The good news in all of this? You can control your exposure to blue light with a few best practices. The short answer is to decrease the blue light exposure before bed and increase it first thing in the morning. While the best strategy is to unplug two hours before bedtime, that answer just isn’t practical for most of us. The world is more reliant on digital devices than ever, and asking it to go back is a losing battle.

Luckily, there are already some easy and impactful measures we can take to counteract many of the negative effects of blue light.  But this starts with realizing there is a problem that we need to do something about.

Step 1: Cover your screens.  The vast majority of the “blue light blocking” glasses are garbage.  Dr.
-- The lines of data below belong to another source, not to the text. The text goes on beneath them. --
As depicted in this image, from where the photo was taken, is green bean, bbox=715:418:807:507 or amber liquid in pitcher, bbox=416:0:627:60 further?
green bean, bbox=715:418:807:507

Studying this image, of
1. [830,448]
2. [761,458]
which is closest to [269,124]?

Kara Hartl has reviewed countless products and companies and strongly endorses the screen protectors from Reticare (www.reticare.com).  This company was founded by scientists and has validated the protective effects with clinical studies using both retinal cell cultures and animal models.  Their product works and they have the science to prove it.  Use the promo code drkara for a 10% discount and 10% more gets donated to the educational initiative.

Step 2: Eat a healthy diet that includes foods rich in Lutein and Zeaxanthin.  These are pigments that are absorbed by our eyes and protect you from the harmful energy in blue lights.  You have to eat them, your body doesn’t make them.  Foods such as kale, spinach, Swiss chard, sweet potatoes, butternut squash, egg yolks are great examples.  Alternatively, you can purchase these supplements in most stores as they are recommended to help patients with macular degeneration protect their eyes.

Step 3: You MUST use yellow glasses at night.  The regular screen covers are good, but your melatonin pathways need more.  There are many commercially available blue blocking glasses that work wonderfully, but they are all very, very yellow.  If you put on the glasses and can still see the color blue, it’s not actually blocking the blue light.  Amazon has several versions, but another product with much higher quality optics, which has excellent science behind it, is Melanin Products (www.melaninproducts.com).  They are expensive and I have no promo code yet, but these are an actual medical device with scientific studies to substantiate the results.

Step 4: Get sunlight in the morning.  If you live in Alaska like I do, get full spectrum light in the morning to supplement your lack of natural sunlight.  This will help keep that circadian rhythm on track.  Also, get your kids outside during the daylight.  It prevents myopia (nearsightedness).